### REQUIRED TASK A
Please answer these from the real estate column, one line each:
(i) How much is the flood certificate fee on Beth's good-faith estimate?
(ii) When did the heavy rain that caused the roof to leak again occur?
(iii) In which court might the buyers sue Horst for the cost of roof repairs?
### REQUIRED TASK B
Quote word for word the part of the real estate column that opens with the words containing "DEAR HORST: No." and closes with "roof didn’t leak.".

### SELECTION
DEAR BOB: More than two years ago, we had a minor roof leak in our house, which was repaired by a professional roofer. We observed no problems with the roof since then. When we sold our home last February, we didn’t say anything about the roof repair when we filled out the disclosure form for our buyers. However, when a heavy rain occurred in late April, the roof leaked in the same spot. The buyers phoned us because they discovered the roof repair. We referred them to the roofer who said there was no guarantee on his repair work two years ago. Now the buyers claim we failed to disclose the roof repair two years ago. Do we have any obligation to them? – Horst S.

DEAR HORST: No. Home defect disclosure forms ask if the seller is aware of the itemized possible problems listed on the form. At the time you sold your home, the roof didn’t leak.

Purchase Bob Bruss reports online.

The fact the roof leaked in the same spot two years after the roof was professionally repaired doesn’t make you automatically liable to the buyers for damages.

Unfortunately, the buyers might sue you in local Small Claims Court for the cost of roof repairs. If that happens, to protect your good credit, if you can work out a reasonable settlement, it might be smart to pay the buyers rather than have a judgment recorded, which can adversely affect your credit.

WHICH OF THESE ARE MORTGAGE JUNK FEES?

DEAR BOB: On our mortgage good-faith estimate there is an $81 tax service fee, $35 wire transfer fee, $18.50 flood certificate fee, $430 underwriting fee, $300 processing fee, $50 document preparation fee, $40 notary fee, $100 FedEx fee, plus $3,750 to the mortgage broker. Which of these are stupid and disputable? It seems to me that $100 FedEx fee is ridiculous – Beth E.

DEAR BETH: The definition of a junk or garbage fee is a borrower charge that is not paid to a third party for a legitimate service, such as an appraisal.

Of the fees you listed, the $430 underwriting fee and $300 processing fee are 100 percent pure lender profit negotiable junk or garbage fees.

### RECORDS SHOWN
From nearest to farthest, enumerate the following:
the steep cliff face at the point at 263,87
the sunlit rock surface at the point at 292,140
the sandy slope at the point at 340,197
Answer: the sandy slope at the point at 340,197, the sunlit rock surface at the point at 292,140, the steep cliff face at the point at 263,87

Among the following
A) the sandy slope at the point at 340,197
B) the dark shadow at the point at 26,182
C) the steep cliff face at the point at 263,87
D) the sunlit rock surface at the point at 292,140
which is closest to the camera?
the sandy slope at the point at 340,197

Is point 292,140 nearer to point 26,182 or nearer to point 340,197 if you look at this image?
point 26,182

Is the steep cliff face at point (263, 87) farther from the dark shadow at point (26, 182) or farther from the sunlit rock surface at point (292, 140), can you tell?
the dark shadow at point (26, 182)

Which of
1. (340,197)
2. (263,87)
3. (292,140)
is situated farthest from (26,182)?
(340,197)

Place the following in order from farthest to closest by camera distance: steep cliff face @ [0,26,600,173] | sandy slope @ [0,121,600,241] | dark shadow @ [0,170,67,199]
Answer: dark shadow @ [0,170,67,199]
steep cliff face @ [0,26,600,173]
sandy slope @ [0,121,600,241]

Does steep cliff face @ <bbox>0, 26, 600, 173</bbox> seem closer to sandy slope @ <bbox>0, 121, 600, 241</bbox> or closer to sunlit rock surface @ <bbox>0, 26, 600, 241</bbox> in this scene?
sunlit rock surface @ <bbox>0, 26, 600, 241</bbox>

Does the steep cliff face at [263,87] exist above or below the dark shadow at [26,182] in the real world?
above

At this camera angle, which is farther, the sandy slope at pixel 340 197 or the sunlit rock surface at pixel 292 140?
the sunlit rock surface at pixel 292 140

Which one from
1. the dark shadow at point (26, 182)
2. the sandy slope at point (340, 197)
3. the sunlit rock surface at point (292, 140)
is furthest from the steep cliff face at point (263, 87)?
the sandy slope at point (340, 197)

### CORRECT OUTPUT A
(i) $18.50
(ii) In late April
(iii) Local Small Claims Court

### CORRECT OUTPUT B
DEAR HORST: No. Home defect disclosure forms ask if the seller is aware of the itemized possible problems listed on the form. At the time you sold your home, the roof didn’t leak.